幸之助氏は、政府には「国民の株式所有の奨励及びそのための具体的な奨励策や優遇策の実行」、企業には「株主重視の姿勢(株主の利益を第一に考える)」を求めました。そして、金融機関(幸之助氏の論文では証券会社を指す)には「個人株主を出来るだけ多く作ること」、個人には「株主本来の使命を自覚し、短期売買を戒め、永久に株を保有するぐらいの長期投資の心構え」などを求めています。
これらは現代でも充分に通用すると思われる内容です。日経記事では幸之助氏の考え方を補足する形で、企業には「稼ぐ力の向上やガバナンス改革の加速など企業価値を高める経営努力」、金融機関には「優良企業を選別する運用力やパフォーマンスを安定的に上げ続ける運用商品の開発力」を求めるとしています。
■企業と金融機関の役割とは
幸之助氏の論文及び日経記事は、日本の家計資産を対象に貯蓄から投資へのシフトを促すものです。その目的実現の根幹を成す主体となるのは企業であり、その伴走者としての金融機関でしょう。
企業は、持続的な企業価値創造(社会価値と経済価値の同時実現)を目指すサステナビリティ経営を実行します。金融機関は、建設的な対話・エンゲージメントを通して企業が創造する価値(インパクト)を的確に評価・判断し、適切な資金提供を行い、企業を後押しします。
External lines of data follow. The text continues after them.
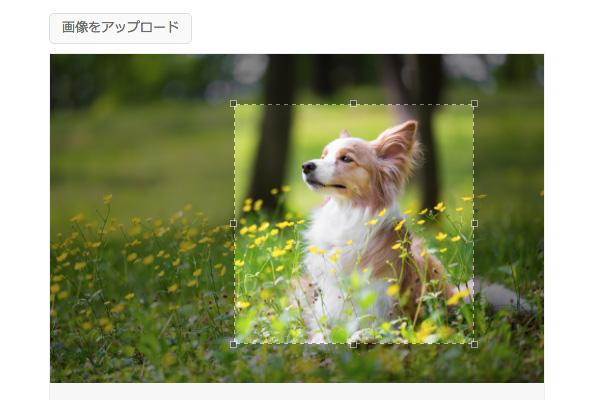 画像アップロードシステム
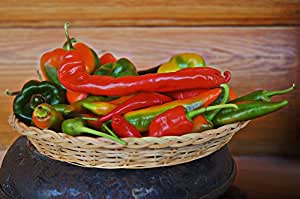 10 Lombok,Chili Pepper -From Indonesia,MILD HEAT,fresh ,Drying, Indian Cuisine,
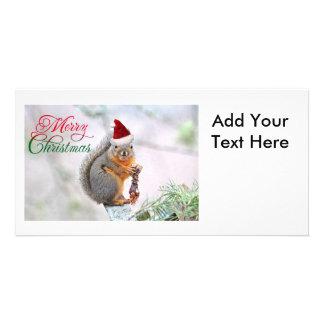 Christmas Squirrel Wearing Santa Claus Hat Personalized Photo Card
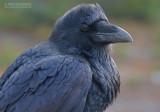 Raaf - Raven - Corvus corax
企業と金融機関は、資本市場においてこの様な好循環を生み出すために切磋琢磨し、国家国民の繁栄と発展に寄与していくことが求められます。
その際、企業に求められるサステナビリティ経営とは何でしょうか。まず第一に自らの価値観(存在意義やパーパス等)に基づく長期ビジョンを描き、その実現に向けてビジネスモデルを変革(経済価値と社会価値を両立させるビジネスモデルの構築)することです。
そして、戦略に落とし込み、ステークホルダーとの協働を通して実行し、そのプロセス及び成果(財務インパクト、環境・社会インパクトの両方)を測定・開示するという長期視点の経営のことです。
これは、経産省が提唱しているサステナビリティ・トランスフォーメーション(SX)と同義です。8月30日に経産省は「伊藤レポート3.0」を公表しました。SXとは、社会のサステナビリティと企業のサステナビリティを「同期化」させていくこと、及びそのために必要な経営・事業変革(トランスフォーメーション)を指します。
ここで「同期化」をこのように定義しました。社会の持続可能性に資する長期的な価値提供を行うことを通じて、社会の持続可能性の向上を図るとともに、自社の長期的かつ持続的に成長原資を生み出す力(稼ぐ力)の向上と更なる価値創出へと繋げていくことを意味しています。
企業と金融機関が切磋琢磨しながら、それぞれの役割を真摯に実行していくことが健全な資本市場の形成と発展に繋がります。
その確固たる基盤があってこそ、50年以上も前に幸之助氏が国家国民の繁栄と発展を願い、提唱した家計資産の貯蓄から投資へのシフトも円滑に進展するものと思われます。